─── SOURCE PASSAGE ───

Among the many hints, details and Easter eggs of the various Justice League movie trailers, we're curious about something which may be lurking literally in the background. Specifically, today we're talking about the reddish skies which color many of the trailers' fight scenes.
The phrase "red skies" goes back to DC's foundational line-wide crossover, 1985's Crisis On Infinite Earths. Then as now, it can be used to signal a very specific sort of cosmic event. However, from all we know about Justice League, the odds aren't great that a Crisis is on the horizon (at least not yet). Today we'll explore the development of DC's red skies, to see whether they're more of a red alert or just a red herring.
When DC's writers and editors were planning Crisis On Infinite Earths in the early 1980s, they came up with various ways to tie it into their ongoing series. First was the Monitor, a mysterious figure who spent over two years prior to April 1985's COIE issue #1 popping up everywhere from New Teen Titans to G.I. Combat. Whether readers saw him, his assistant Lyla or just their golden satellite headquarters, their collective presence foreshadowed bigger things to come.

─── GIVEN DATA ───

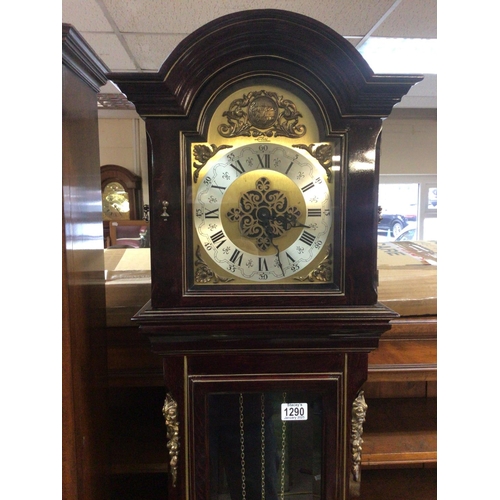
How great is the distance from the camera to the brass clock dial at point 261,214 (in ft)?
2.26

───
─── GIVEN DATA ───

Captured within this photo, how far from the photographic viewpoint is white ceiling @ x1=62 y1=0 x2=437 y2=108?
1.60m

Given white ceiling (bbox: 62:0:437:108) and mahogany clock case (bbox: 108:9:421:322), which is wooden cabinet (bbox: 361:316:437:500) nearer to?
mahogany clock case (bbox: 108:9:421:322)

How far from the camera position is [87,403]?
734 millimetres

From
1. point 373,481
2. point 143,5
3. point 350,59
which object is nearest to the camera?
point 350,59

───

TASKS TO PERFORM:
A. Recast the records from the line with "Given white ceiling" to the line with "734 millimetres", both lines included, as a numbered list, omitting any blank lines.
B. Continue the passage on DC's red skies from the point where it stops.
The records have no connection to the text about DC's red skies.

THE RESULTS:
A.
1. Given white ceiling (bbox: 62:0:437:108) and mahogany clock case (bbox: 108:9:421:322), which is wooden cabinet (bbox: 361:316:437:500) nearer to?
2. mahogany clock case (bbox: 108:9:421:322)
3. How far from the camera position is [87,403]?
4. 734 millimetres

B.
Once Crisis itself was ready to launch, writer Marv Wolfman suggested various other in-story connections. His memo dated November 5, 1984 (reproduced in the "Compendium" volume of Crisis On Infinite Earths: The Absolute Edition) even included a "How To Tie-In With The Crisis" section:
[...] It can be as small a connection as having some manner of natural catastrophe occurring in your book.... Your hero/es solve the problem on the way to their regular story. The first physical reaction on Earth to events in the Crisis is natural disasters and their aftereffects. Even mentioning about unexplained disasters occurring is a tie-in of sorts.
Wolfman closed the memo thusly:
One last note: Because of the structure of The Crisis, I am going to ask that the skies in our books be colored red ... starting with the August books on sale. I haven't asked yet, but this letter is formal notification. If you don't [otherwise cross over], you can have your characters note the reddish hue. Here's hoping for company-wide cooperation.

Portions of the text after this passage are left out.